The State of Louisiana also requires insurance companies to report — via electronic means — to the Office of Motor Vehicles when a person cancels his or her insurance or when a policy lapses no matter the reason. The insurance company must also report any changes to insurance coverage. If you need to take your bike off the road for an extended time and do not want to keep it insured, notify your insurance company of this. Do not just let the policy lapse. This could cost you extra fees when you re-register and insure your bike.

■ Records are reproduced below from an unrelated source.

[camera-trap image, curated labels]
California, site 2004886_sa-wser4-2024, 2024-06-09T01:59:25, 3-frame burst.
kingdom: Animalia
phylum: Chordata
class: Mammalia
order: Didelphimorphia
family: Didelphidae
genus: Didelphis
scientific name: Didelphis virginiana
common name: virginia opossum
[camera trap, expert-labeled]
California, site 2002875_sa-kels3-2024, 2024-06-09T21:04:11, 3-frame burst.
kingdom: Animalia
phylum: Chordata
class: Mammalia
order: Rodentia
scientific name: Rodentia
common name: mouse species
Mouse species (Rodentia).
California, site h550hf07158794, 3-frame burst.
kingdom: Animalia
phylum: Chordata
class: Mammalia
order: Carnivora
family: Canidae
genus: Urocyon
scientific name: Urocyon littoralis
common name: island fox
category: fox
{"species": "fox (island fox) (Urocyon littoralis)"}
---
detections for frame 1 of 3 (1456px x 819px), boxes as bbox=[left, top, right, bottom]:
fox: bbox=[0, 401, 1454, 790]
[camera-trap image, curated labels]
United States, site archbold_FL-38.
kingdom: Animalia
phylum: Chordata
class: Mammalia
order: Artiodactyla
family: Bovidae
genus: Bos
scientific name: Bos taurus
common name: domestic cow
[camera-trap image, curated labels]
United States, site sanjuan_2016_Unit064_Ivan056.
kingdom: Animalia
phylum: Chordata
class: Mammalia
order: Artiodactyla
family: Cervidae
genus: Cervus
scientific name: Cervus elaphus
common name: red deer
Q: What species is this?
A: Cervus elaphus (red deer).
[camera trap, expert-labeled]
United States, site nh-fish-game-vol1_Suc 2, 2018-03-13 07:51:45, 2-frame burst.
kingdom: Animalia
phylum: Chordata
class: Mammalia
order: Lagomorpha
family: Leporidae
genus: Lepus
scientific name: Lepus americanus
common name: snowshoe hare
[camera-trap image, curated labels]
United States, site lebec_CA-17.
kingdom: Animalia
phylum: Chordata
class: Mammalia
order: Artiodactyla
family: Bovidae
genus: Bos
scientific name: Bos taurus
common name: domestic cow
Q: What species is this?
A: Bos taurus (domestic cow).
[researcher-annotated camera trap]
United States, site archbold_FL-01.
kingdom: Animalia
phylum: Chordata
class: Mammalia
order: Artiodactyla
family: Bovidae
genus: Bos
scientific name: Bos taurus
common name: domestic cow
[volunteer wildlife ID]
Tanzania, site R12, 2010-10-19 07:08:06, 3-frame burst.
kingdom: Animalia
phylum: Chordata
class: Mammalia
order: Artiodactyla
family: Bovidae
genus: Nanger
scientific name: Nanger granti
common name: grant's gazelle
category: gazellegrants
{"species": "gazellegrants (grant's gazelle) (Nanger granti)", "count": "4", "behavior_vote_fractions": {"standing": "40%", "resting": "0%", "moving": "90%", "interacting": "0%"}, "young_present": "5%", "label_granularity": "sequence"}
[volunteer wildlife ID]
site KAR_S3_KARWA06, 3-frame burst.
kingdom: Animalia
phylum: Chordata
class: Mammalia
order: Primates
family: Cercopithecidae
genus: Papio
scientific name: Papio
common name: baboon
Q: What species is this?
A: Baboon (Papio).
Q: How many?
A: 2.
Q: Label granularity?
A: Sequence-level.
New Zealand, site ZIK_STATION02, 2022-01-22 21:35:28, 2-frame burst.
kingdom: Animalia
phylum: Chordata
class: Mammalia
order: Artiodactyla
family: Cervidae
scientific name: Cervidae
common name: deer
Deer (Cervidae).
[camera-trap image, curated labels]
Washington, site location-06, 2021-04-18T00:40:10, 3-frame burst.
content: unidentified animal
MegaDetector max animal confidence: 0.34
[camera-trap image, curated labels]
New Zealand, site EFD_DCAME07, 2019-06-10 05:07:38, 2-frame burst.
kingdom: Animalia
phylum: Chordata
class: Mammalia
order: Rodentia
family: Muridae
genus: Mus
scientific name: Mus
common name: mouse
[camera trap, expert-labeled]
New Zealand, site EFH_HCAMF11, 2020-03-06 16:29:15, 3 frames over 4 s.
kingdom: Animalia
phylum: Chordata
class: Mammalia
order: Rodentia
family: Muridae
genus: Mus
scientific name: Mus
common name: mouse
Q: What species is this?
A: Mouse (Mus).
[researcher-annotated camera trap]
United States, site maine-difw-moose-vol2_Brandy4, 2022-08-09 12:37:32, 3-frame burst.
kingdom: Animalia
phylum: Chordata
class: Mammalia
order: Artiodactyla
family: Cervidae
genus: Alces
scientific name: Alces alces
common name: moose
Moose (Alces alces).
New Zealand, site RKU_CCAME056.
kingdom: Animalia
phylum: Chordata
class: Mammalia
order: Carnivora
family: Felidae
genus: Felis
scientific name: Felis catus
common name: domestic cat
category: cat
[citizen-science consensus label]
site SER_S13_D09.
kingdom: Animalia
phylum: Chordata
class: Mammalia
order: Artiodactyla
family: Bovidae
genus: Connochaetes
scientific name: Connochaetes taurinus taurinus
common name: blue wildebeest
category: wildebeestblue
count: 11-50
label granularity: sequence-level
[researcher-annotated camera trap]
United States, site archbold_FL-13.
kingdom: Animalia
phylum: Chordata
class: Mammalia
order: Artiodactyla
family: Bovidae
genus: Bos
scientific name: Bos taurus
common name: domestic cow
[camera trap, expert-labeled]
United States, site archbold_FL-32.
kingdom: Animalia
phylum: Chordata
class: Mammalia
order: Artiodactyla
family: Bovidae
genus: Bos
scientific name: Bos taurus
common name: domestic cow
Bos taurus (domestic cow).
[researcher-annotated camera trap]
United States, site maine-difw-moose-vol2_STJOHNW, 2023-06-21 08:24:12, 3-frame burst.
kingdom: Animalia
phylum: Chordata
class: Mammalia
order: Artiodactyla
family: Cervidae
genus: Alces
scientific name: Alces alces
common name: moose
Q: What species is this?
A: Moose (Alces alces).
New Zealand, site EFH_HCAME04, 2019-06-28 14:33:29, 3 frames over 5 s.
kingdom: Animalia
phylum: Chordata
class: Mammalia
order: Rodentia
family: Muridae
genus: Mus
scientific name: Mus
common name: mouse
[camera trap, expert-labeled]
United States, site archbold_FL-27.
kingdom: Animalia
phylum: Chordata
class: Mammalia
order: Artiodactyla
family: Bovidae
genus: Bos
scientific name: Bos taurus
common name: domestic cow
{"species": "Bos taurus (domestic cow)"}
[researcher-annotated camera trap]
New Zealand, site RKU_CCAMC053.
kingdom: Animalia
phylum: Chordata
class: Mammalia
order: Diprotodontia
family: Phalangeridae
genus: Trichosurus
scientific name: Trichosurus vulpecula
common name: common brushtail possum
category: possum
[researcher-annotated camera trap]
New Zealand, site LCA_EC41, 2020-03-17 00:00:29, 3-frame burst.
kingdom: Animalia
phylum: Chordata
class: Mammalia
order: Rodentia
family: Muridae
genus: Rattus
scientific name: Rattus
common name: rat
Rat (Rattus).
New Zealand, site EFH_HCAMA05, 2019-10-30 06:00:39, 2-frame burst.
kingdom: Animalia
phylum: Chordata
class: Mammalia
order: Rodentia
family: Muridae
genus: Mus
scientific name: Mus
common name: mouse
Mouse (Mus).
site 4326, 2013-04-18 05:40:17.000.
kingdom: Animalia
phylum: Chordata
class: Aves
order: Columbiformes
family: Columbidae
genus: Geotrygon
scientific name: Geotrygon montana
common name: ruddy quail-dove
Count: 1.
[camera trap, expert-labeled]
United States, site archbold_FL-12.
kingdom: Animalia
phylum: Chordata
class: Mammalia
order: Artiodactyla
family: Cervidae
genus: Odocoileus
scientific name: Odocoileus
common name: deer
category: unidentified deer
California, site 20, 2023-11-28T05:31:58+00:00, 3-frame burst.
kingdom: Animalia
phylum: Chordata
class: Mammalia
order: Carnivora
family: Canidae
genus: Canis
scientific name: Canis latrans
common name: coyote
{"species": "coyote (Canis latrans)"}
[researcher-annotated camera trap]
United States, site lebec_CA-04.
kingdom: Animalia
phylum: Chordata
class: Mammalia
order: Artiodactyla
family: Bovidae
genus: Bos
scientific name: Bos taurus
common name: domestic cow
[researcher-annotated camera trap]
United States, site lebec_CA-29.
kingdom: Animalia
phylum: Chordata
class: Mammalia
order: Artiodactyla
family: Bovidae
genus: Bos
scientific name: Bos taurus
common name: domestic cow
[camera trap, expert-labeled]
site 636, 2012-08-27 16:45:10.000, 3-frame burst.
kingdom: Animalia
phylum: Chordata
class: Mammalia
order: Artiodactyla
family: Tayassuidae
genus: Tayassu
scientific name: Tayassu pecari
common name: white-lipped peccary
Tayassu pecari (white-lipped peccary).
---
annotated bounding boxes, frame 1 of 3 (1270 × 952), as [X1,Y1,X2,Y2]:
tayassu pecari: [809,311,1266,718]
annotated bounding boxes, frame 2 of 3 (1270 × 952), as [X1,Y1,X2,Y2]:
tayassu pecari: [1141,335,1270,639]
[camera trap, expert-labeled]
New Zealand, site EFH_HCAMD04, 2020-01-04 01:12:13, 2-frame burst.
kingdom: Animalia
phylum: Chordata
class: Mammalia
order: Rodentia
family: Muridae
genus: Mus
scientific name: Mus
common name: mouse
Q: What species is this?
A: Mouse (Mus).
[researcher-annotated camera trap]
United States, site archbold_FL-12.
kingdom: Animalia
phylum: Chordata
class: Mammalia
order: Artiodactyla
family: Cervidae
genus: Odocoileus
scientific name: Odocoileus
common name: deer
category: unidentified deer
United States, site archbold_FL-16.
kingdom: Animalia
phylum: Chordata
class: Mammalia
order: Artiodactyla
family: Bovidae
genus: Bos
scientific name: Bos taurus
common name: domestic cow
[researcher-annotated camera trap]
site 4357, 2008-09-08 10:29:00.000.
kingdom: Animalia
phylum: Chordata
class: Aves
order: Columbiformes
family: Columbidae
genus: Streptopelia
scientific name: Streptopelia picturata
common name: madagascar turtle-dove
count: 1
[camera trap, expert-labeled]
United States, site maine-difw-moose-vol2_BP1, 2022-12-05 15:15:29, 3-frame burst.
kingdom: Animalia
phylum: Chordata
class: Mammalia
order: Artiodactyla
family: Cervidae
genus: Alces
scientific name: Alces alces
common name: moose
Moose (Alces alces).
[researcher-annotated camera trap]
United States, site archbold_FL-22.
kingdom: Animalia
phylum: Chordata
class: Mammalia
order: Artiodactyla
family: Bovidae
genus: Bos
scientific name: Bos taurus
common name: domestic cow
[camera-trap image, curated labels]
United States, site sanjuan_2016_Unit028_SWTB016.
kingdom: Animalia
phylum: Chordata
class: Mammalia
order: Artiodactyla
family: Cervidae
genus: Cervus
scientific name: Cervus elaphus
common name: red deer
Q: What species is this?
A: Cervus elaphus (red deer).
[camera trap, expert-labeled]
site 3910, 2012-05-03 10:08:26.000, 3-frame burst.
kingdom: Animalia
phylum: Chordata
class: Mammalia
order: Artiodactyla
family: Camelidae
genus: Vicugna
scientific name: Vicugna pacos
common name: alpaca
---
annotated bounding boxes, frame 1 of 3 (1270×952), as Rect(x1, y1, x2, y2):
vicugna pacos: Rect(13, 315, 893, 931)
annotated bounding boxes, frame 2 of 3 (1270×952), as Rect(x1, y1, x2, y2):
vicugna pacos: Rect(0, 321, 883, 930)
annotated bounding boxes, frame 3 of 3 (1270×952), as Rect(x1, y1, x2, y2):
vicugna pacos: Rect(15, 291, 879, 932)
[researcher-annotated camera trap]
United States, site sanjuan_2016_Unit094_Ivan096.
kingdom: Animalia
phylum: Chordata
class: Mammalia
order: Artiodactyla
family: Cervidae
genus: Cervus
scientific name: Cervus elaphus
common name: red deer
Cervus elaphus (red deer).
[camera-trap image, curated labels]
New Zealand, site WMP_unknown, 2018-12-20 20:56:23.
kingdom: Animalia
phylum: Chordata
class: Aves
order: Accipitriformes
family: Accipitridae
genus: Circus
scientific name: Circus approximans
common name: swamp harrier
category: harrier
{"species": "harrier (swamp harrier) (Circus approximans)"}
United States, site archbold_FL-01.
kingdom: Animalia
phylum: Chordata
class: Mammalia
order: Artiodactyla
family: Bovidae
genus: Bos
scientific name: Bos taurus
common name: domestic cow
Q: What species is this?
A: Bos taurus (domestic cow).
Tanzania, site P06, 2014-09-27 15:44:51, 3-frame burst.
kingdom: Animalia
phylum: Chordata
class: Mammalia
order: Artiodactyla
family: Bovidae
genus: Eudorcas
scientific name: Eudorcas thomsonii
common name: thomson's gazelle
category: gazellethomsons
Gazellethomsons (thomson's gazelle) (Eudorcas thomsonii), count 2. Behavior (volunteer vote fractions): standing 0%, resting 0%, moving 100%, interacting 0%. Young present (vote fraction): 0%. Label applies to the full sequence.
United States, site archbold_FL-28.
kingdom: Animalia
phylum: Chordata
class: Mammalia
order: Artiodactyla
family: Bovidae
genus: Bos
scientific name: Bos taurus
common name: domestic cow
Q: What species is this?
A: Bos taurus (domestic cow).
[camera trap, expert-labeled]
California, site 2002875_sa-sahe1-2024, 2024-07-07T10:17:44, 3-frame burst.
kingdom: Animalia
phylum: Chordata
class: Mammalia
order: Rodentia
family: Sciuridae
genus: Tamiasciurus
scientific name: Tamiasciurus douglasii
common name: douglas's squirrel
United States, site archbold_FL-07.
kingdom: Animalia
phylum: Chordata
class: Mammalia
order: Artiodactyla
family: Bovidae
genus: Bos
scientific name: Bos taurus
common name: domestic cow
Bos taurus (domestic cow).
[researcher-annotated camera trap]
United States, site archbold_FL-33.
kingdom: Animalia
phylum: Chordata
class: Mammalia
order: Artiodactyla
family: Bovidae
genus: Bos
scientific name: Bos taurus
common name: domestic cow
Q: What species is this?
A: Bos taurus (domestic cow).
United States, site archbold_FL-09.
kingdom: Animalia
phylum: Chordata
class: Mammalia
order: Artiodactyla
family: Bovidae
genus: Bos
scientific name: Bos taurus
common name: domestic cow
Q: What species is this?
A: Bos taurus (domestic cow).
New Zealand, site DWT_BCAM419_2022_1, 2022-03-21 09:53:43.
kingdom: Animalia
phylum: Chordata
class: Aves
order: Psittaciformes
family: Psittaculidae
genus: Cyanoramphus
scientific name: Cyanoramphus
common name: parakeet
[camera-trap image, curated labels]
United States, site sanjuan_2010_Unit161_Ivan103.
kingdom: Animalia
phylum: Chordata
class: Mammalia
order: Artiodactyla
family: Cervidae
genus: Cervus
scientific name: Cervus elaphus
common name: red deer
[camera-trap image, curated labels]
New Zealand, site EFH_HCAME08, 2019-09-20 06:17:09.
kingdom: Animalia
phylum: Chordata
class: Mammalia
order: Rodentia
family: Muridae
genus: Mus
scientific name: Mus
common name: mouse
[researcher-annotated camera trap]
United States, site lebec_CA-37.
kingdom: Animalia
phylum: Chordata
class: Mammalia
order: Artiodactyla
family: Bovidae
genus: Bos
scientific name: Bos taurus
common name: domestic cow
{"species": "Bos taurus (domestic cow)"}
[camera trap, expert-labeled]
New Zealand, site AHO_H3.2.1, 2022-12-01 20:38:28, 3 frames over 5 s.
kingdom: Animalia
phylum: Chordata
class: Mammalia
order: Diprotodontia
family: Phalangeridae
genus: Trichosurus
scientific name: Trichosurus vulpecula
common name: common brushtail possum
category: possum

If you do need to cancel your insurance, you won’t face penalties if you turn your plates into the Office of Motor Vehicles within 10 days of canceling the insurance. If you do not, you must show proof of insurance within those 10 days. The penalties for failure to show proof of insurance if you don’t turn your plates in are hefty: 11 to 30 days nets you a $50 fine; 31 to 90 days nets you a $125 fine; and, 91 or more days nets you a $225 fine.
Penalties for Failure to Maintain Coverage
If you fail to maintain insurance coverage and get caught driving without insurance, you may face penalties, including confiscation of your license plates. The police may also impound your motorcycle on the spot. If this happens, but you do have insurance, you must bring the proof of insurance to the Office of Motor Vehicles within three days. If you cannot provide proof within three days of the citation, you will have to reregister the bike and get it insured again, which means you will also have to purchase new plates.
Louisiana requires all owner/operators and riders to wear a helmet. There are no restrictions on helmet speakers. Eye protection is also required, unless you have a windscreen. Even if you have a windscreen, it is advisable to wear eye protection as dust, rocks and bugs can get past a windscreen, especially a lower one. If you want to carry a passenger, you must have a passenger seat and foot pegs for the passenger. The bike must also have at least one mirror; and, the handlebars cannot be higher than 15 inches above the seat.